Activity: Please use the text about the Geno 2.0 kit to say who gave the writer the kit.

Exercise text:
========================
Last year, my brother got me a Geno 2.0 kit from National Geographic. It took me a while to get around to it. But, now that I have done it… Coolest. Gift. Ever. Particularly if you are a sucker for genetic anthropology, and a map freak to boot. I mean, its one thing to spend tons of time hunting down different animated maps depicting mankind’s diaspora from Africa (like the National Geographic’s Global Human Journey; or Professor Stephen Oppenheimer’s “Journey of Mankind: The Peopling of the World” funded by the Bradshaw Foundation; or this not-so-animated Genetic Atlas of Human Admixture History; or this completely static World map of Y-chromosome haplogroups – really, why is this not animated!) Its an entirely different thing to have your own mitochondrial DNA sequenced and plotted over time against these geographic haplogroup mappings. See mine here.
========================
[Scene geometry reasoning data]
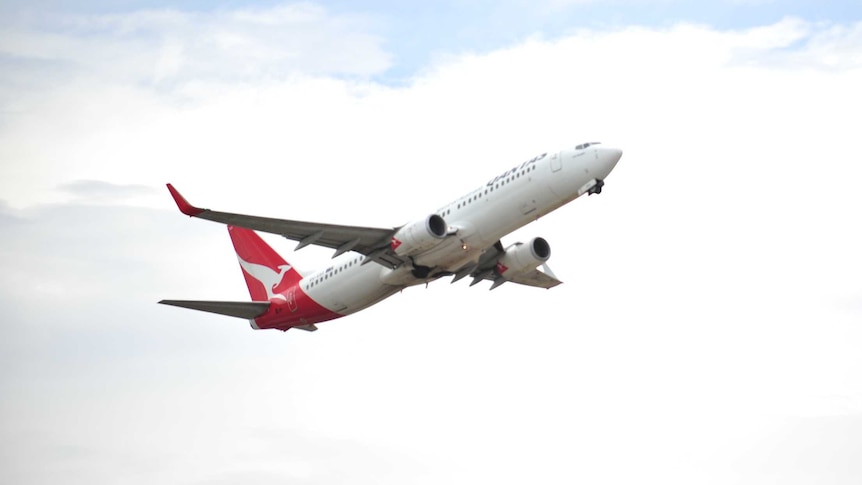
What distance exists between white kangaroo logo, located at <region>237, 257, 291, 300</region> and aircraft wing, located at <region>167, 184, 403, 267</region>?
9.22 metres

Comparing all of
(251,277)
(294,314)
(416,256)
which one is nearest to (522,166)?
(416,256)

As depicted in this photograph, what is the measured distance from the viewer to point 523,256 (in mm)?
61062

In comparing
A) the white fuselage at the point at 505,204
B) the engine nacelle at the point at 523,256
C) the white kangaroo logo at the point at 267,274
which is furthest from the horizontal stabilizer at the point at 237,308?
the engine nacelle at the point at 523,256

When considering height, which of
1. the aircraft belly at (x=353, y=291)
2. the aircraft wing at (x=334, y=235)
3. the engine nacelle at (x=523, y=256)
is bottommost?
the aircraft belly at (x=353, y=291)

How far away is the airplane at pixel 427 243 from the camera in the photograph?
53031 mm

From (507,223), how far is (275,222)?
9.73 meters

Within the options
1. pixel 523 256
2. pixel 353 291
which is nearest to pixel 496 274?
pixel 523 256

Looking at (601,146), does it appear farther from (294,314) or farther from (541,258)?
(294,314)

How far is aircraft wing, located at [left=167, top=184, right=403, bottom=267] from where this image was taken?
53.8 meters

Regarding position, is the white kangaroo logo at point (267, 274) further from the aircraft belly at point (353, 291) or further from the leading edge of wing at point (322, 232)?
the leading edge of wing at point (322, 232)

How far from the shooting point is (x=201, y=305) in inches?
2373

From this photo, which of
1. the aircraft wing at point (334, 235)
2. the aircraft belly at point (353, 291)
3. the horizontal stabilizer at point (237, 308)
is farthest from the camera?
the horizontal stabilizer at point (237, 308)

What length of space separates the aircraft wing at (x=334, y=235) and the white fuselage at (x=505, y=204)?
1.29 meters

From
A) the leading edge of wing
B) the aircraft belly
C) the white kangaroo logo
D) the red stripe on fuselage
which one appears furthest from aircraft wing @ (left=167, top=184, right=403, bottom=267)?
the white kangaroo logo
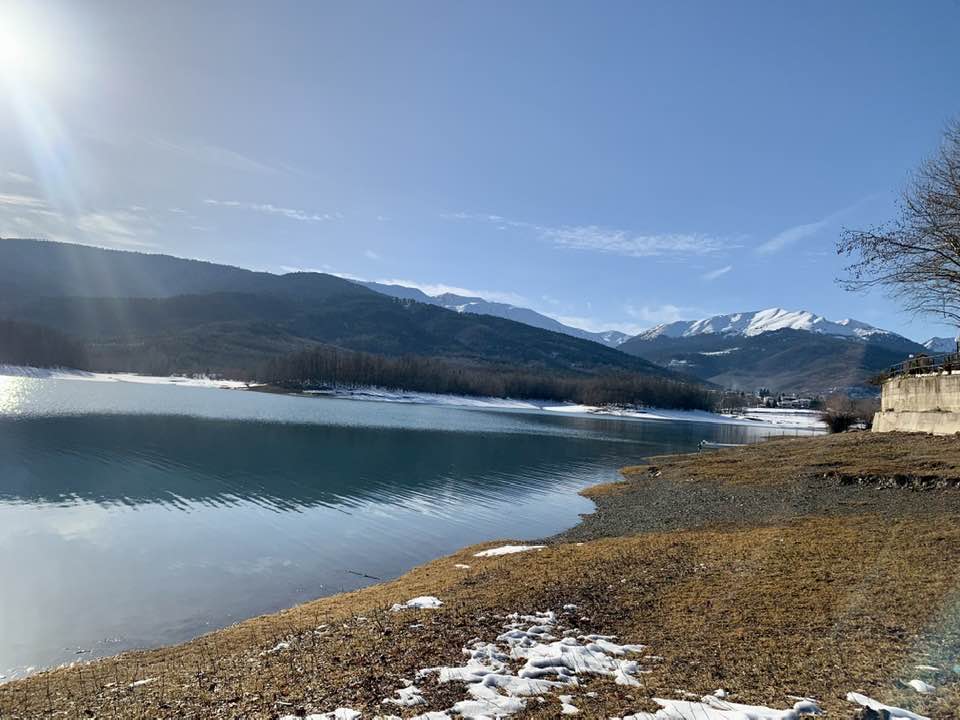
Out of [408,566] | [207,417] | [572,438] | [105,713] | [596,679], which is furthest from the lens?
[572,438]

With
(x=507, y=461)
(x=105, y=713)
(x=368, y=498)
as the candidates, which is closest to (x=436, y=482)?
(x=368, y=498)

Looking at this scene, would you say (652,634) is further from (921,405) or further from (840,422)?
(840,422)

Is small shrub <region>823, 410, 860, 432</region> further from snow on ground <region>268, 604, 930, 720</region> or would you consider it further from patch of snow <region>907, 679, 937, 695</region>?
patch of snow <region>907, 679, 937, 695</region>

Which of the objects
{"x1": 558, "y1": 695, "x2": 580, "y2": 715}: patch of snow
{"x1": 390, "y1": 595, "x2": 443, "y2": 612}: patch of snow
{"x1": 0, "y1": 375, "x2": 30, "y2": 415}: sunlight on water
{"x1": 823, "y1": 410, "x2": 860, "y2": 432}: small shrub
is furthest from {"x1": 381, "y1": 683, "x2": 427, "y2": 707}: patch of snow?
{"x1": 823, "y1": 410, "x2": 860, "y2": 432}: small shrub

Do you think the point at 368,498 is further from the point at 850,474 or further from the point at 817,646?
the point at 817,646

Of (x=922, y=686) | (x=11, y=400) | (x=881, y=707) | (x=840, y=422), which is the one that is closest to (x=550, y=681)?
(x=881, y=707)

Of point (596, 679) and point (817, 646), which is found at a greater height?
point (817, 646)

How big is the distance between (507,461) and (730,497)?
30.7 metres

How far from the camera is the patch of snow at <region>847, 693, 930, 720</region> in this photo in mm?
6594

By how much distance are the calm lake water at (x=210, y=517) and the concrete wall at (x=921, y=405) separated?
67.6 ft

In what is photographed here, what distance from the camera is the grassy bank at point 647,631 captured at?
821cm

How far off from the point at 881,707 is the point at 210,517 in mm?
29461

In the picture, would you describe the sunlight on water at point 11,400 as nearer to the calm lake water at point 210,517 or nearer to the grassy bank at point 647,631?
the calm lake water at point 210,517

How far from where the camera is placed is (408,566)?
23.5 metres
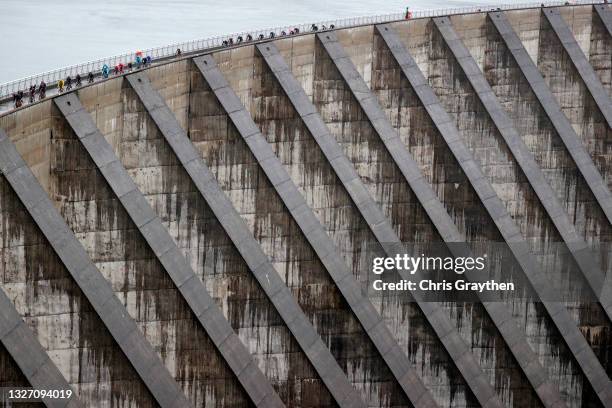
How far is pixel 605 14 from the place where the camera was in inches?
1817

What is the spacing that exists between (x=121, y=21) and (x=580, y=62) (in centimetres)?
1885

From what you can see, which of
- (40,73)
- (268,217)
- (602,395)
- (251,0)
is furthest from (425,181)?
(251,0)

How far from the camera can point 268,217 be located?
34.3 m

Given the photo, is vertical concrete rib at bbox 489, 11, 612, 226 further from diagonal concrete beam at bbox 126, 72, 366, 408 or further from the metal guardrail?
diagonal concrete beam at bbox 126, 72, 366, 408

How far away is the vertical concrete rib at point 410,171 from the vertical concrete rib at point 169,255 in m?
8.22

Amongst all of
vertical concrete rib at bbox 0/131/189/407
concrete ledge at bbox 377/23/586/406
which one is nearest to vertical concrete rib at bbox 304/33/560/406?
concrete ledge at bbox 377/23/586/406

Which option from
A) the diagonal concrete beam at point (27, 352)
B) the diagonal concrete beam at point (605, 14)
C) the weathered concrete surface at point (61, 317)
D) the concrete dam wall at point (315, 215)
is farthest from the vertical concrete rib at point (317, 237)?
the diagonal concrete beam at point (605, 14)

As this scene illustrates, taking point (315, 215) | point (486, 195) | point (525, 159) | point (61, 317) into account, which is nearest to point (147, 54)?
point (315, 215)

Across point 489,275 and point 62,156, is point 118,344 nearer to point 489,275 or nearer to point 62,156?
point 62,156

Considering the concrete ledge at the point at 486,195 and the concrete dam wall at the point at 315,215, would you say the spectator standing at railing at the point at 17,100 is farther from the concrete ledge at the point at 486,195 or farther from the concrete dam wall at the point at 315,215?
the concrete ledge at the point at 486,195

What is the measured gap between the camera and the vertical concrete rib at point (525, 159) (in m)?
41.9

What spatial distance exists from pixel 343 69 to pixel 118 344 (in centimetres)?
1434

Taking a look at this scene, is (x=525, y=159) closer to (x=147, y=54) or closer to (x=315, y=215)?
(x=315, y=215)

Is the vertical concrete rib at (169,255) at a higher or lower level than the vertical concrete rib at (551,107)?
lower
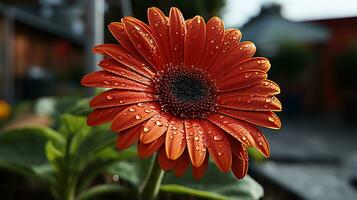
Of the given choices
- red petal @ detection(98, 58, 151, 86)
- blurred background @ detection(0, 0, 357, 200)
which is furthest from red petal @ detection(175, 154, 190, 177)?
blurred background @ detection(0, 0, 357, 200)

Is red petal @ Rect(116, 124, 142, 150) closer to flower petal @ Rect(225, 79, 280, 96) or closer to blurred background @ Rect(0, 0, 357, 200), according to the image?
flower petal @ Rect(225, 79, 280, 96)

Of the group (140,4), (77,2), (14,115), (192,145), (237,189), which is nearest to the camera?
(192,145)

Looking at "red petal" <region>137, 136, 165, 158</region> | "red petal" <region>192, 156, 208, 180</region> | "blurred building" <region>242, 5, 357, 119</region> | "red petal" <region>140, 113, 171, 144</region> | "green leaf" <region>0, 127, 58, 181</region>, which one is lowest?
"green leaf" <region>0, 127, 58, 181</region>

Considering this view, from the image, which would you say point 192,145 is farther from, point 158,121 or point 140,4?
point 140,4

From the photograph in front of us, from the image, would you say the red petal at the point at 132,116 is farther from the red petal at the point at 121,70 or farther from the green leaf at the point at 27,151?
the green leaf at the point at 27,151

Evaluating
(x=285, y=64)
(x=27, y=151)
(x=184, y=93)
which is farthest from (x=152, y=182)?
(x=285, y=64)

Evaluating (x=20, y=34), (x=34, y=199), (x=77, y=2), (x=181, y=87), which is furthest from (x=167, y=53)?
(x=20, y=34)

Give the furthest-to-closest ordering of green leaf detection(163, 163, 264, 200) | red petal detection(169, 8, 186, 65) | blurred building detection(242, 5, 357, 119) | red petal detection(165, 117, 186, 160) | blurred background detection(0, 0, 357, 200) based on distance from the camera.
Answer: blurred building detection(242, 5, 357, 119) < blurred background detection(0, 0, 357, 200) < green leaf detection(163, 163, 264, 200) < red petal detection(169, 8, 186, 65) < red petal detection(165, 117, 186, 160)

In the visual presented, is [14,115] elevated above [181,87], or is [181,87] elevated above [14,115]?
[181,87]
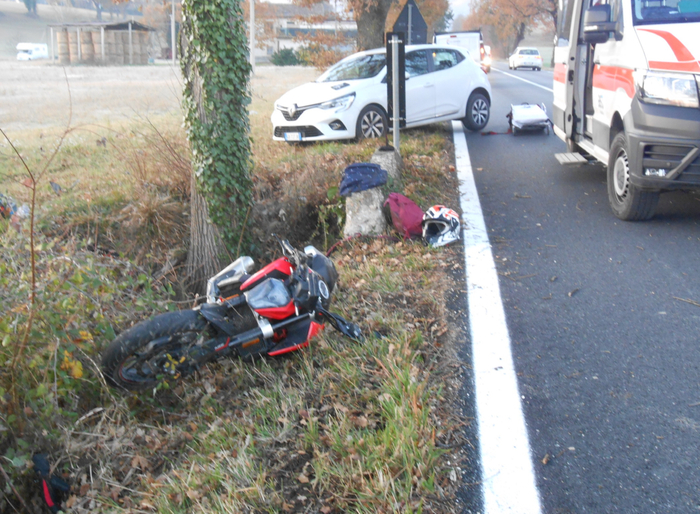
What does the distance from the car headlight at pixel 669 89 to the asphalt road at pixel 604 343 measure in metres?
1.24

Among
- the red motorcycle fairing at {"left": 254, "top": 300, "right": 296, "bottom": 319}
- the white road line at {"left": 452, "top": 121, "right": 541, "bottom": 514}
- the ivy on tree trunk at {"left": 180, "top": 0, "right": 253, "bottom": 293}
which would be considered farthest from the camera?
the ivy on tree trunk at {"left": 180, "top": 0, "right": 253, "bottom": 293}

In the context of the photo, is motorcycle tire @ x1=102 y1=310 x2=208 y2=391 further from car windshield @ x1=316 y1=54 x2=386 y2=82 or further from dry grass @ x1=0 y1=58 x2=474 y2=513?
car windshield @ x1=316 y1=54 x2=386 y2=82

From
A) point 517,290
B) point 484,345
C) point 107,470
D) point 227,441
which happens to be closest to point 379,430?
point 227,441

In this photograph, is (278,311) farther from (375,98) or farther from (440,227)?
(375,98)

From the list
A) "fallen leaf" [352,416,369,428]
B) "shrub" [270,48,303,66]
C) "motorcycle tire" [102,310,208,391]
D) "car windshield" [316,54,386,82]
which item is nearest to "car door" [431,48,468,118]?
"car windshield" [316,54,386,82]

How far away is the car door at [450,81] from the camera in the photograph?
1153 centimetres

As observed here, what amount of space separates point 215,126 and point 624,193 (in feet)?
13.5

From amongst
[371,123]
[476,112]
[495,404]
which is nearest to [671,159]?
[495,404]

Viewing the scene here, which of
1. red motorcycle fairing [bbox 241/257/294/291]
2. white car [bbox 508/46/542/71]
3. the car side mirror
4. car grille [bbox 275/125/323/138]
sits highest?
white car [bbox 508/46/542/71]

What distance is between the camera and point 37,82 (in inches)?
1058

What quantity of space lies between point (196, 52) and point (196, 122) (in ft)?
2.12

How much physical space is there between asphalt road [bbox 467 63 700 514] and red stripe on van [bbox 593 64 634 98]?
128 cm

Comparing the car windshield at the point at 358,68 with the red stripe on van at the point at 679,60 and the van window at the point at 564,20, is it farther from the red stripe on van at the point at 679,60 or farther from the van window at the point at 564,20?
the red stripe on van at the point at 679,60

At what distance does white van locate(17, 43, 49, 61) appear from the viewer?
178 feet
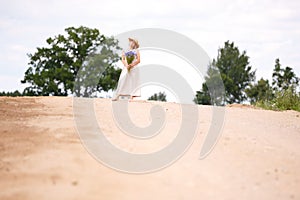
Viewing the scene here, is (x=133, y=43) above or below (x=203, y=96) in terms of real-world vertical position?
above

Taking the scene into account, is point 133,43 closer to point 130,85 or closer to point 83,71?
point 130,85

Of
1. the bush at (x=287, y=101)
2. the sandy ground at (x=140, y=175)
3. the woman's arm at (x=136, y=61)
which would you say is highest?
the woman's arm at (x=136, y=61)

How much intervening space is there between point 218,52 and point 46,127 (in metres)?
41.7

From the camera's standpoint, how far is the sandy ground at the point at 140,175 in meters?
3.83

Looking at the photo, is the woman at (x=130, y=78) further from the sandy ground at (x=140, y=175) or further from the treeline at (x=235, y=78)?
the treeline at (x=235, y=78)

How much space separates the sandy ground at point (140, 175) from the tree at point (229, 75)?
3417 centimetres

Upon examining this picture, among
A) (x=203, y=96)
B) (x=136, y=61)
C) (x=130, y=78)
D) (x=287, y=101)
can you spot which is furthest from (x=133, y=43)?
(x=203, y=96)

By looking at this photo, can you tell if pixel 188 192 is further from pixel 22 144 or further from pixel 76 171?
pixel 22 144

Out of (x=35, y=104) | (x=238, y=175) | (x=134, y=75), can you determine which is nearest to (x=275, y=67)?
(x=134, y=75)

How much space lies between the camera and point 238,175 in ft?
14.8

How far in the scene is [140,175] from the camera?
4.34 metres

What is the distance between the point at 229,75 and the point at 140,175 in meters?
40.8

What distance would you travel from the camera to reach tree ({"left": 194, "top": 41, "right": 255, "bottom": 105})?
41500mm

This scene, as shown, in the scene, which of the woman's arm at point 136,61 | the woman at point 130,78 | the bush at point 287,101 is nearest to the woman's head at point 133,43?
the woman at point 130,78
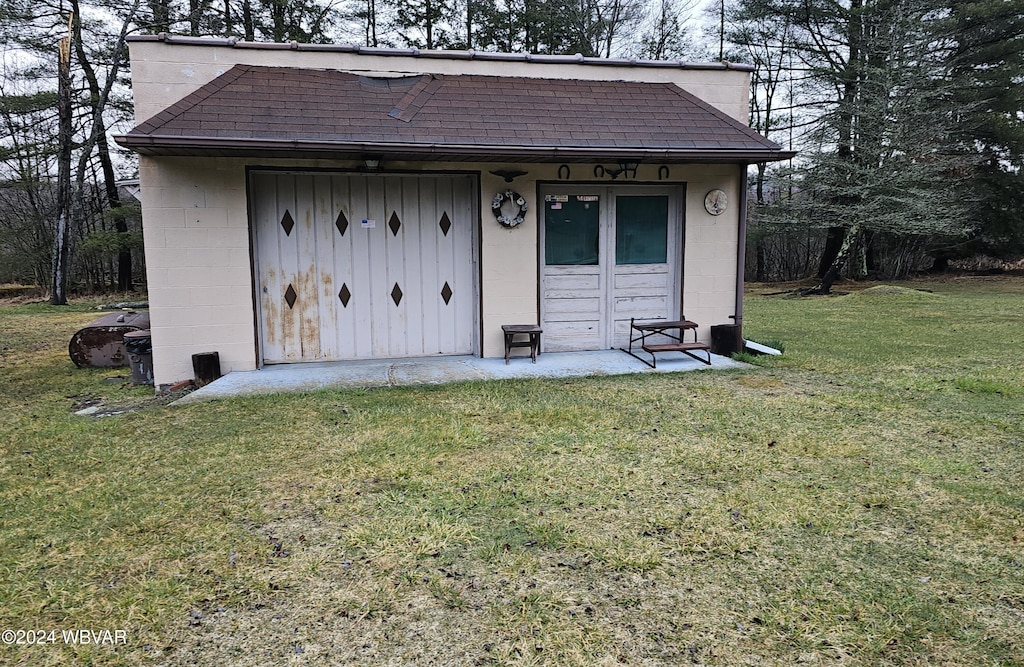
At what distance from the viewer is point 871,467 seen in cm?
========================
Problem solution: The writer's brother.